Having said that, will my right hon. Friend now answer my question?

Mr. Ede

No. I am not going to answer a question phrased in words which can be taken to mean anything the questioner or the person answering likes to make them mean. I should probably arrive at something quite different from my hon. Friend in the end.

I do not believe that we can rely on Government inspiration in this matter. Let us suppose that a certain line of scientific advance happens not to coincide with the view of the Government of the day. Under those circumstances, what is to happen to some of the most promising forms of research which may be in process of being carried out at any given moment? One of the disasters of the first half of this century has been that the individual has tried to keep certain lines of research under his control. Secrecy means that in all the great civilised nations of the world, people are carrying on parallel investigations at the same moment, and still proceeding by way of trial and error.

If we had the scientific spirit of previous ages we should be in a much better position. In those days, when men made certain discoveries, they published them to the world, and so helped each other. Let us consider even so elementary a matter as the discovery of oxygen. Most Englishmen attribute it to Joseph Priestley, but he merely discovered that there was one component of air which sustained life. He did not call it oxygen. He published the results of his researches, however, and this led the great French chemist, Lavoisier, who had almost reached the same point, to push right through and complete the experiment which Priestley had carried on from the beginning.

That sort of thing does not go on now, and I join with the hon. Member for Watford (Mr. Farey-Jones) in the hope that we shall now be able to get back to the old free trade in science, with each nation publishing the results of the researches of its scientists, but not under Government inspiration; indeed, it must sometimes be even against the inspiration of the theologians.

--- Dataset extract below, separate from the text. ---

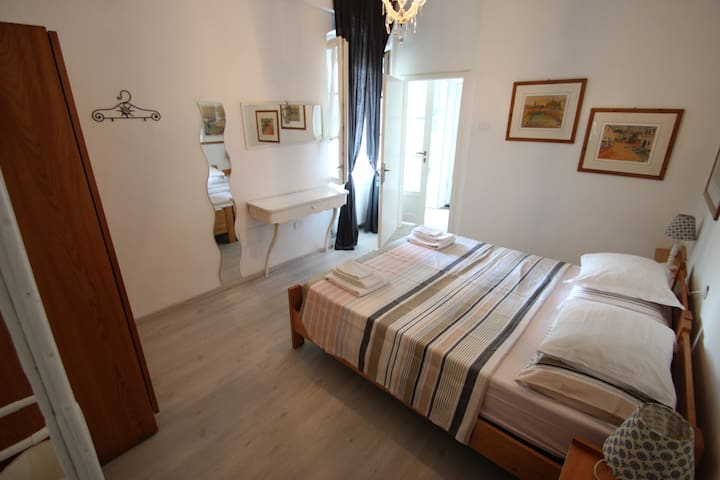 Double room with shared bathroom at B&B dal Nonno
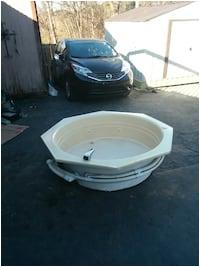 indoor jacuzzi garden tub with working pump cd9dd1a5 9d8b 4c54 bf2b 1fa87a536f86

About a year ago, I read an article in an American newspaper complaining about the continued secrecy in America and asking whether America now hopes to keep the Russians from finding out what they already know. It has been the break-through of Russia in this work which, I think, has led to a worsening rather than an improvement of the situation.

When I was in America in 1958, I was astonished at the state of terror there was about the progress made by the Russians in science. We should try to return to the old scientific approach to the problems of the universe. We should arrange that studies are still pursued by scientists working independently, pushing further back—to use the apt phrase of the Financial Secretary—the frontiers of knowledge. After all, that is what scientific effort really is. It is not confined merely to physics but covers the whole range of human knowledge and is best pursued when people who carry it on do so because of their love of the search for truth, not because it suits a particular Government at a particular time to have something in particular investigated.

I have spoken of the dangers which I foresee. It is not to be thought that I do not welcome the recognition by this Committee and by the people of this country of the great place that scientific research and inquiry ought to have in our life. Only just over 100 years ago, Charles Darwin, as a boy at Shrewsbury, was publicly reproved in front of the whole school because, during the vacation, he had done some chemical experiments in a shed under the direction of his brother. In the same school, where it was the custom to give a whole day's holiday to celebrate a First Class, when the first scientific First Class was obtained, Kennedy, the great headmaster, gave only half a day because, he said, "It is only science."

Those of us who have long opposed the predominance of classics in the universities and in our educational life are, in one way, having our revenge today. But we still make a plea that the scientist shall be instructed in the humanities. We must be quite sure today that the classicist has a nodding acquaintance with the science which will so largely shape the world he is to live in.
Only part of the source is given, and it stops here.